Dinouart da mucha importancia al silencio que habla. El rostro y el cuerpo a veces dicen más que las palabras. Hay ironía, calidez, burla, énfasis, duda, ruego, exigencia, severidad, riña … según sean los gestos que emite el cuerpo. Es un lenguaje de signos que se pierde en la comunicación de los mensajes instantáneos del móvil o en las cartas electrónicas.

El filósofo Ramon Alcoberro, prologuista del libro, dice que “L’art de callar es una estrategia barroca de escritura que comprende la complejidad de la realidad. Sólo quien ha callado, es decir, sólo quien ha visto la complejidad de la realidad, tiene derecho a hablar. Sólo quien ha puesto límites y ha depurado la escritura tiene, por así decirlo, el derecho a ser autor. En La paradoja del comediante, Diderot aprovechó esa intuición para proponer que el gran actor teatral emociona a los demás precisamente porque no cae en la trampa de emocionarse él”.

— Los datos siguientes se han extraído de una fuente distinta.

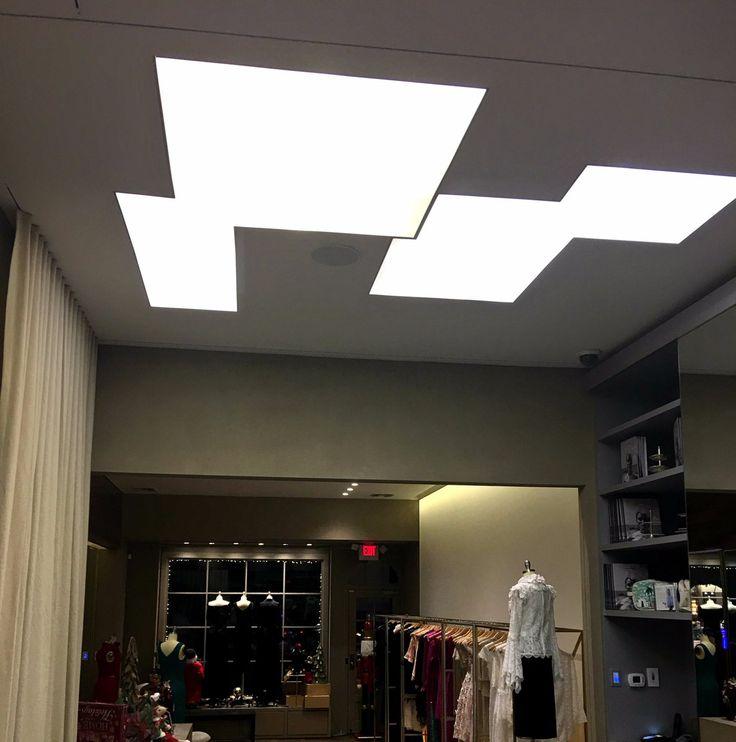 trần xuyên sáng cửa hàng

“Vivimos una época de neobarroco –dice Alcoberro– donde como entonces se esconden las cosas a base de mostrarlas y viceversa. Todo el barroco fue detallista, y detallista incluso hasta el exceso. Pero, a la vez, mostrándolo todo, pretextando una transparencia absoluta e incluso obscena, se logra que nadie entienda lo principal. Inevitablemente se escribe mal, según Dinouart, cuando el ego o la subjetividad pretenden imponerse sobre la realidad de las cosas. Sucede, simplemente, que las cosas siempre tienen más caras de las que alguien puede llegar a comprender. El mal escritor no entiende eso y quiere reducir la realidad a fórmulas. Con eso se pueden escribir best sellers, pero no se genera un pensamiento interesante. Escribir mal es consecuencia de no entender la complejidad de las cosas.”

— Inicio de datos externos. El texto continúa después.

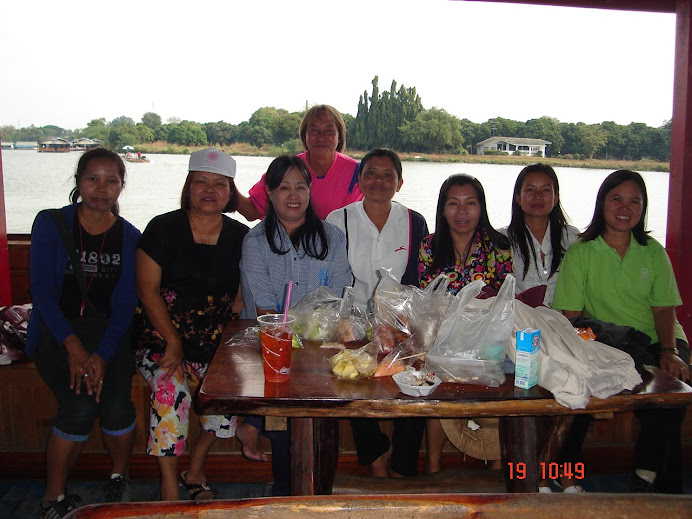 คณะครูไปดูงานที่กาญจนบุรี(ในภาพเป็นช่วงรับประทานอาหาร)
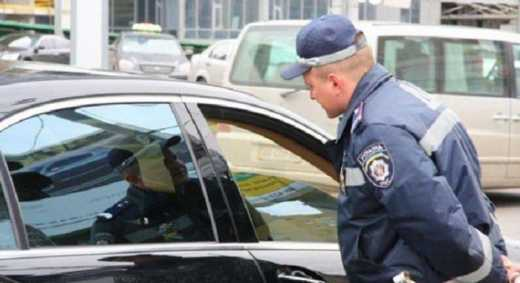 Борьба с коррупцией в ГАИ: Взял взятку, беги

El viejo sacerdote creía que todo lo apresurado es falso. “Dinouart fue un conservador inteligente, que se dio cuenta de la parte de retórica vacía y absurda que siempre se detecta en cualquier proclama demasiado enfática. En su opinión la Ilustración era poco menos que una farsa porque se preocupaba por ser original en vez de preocupase por ser cierta”.

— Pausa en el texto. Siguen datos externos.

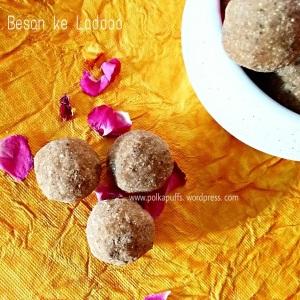 Besan ke Laddoo / gram flour fudge, Indian sweets, easy Laddoo recipes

Se confunde opinar con pensar. Dinouart puede servir de antídoto para descubrir charlatanes. Para Dinouart lo principal en un autor es evitar la fantasía, entendiendo por tal ‘la falsa impresión de las cosas’ Es decir, para escribir, o (¿por qué no?), para opinar en un diario, lo fundamental es no autoengañarse, no caer víctima del pensamiento desiderativo e ineficaz. En este sentido, el viejo Dinouart se divertiría mucho en la Catalunya actual. La precipitación política le parecería un rasgo de ingenuidad lamentable”. Como complemento, serviría El arte de tener siempre razón, la guía de Schopenhauer para detectar las mentiras retóricas.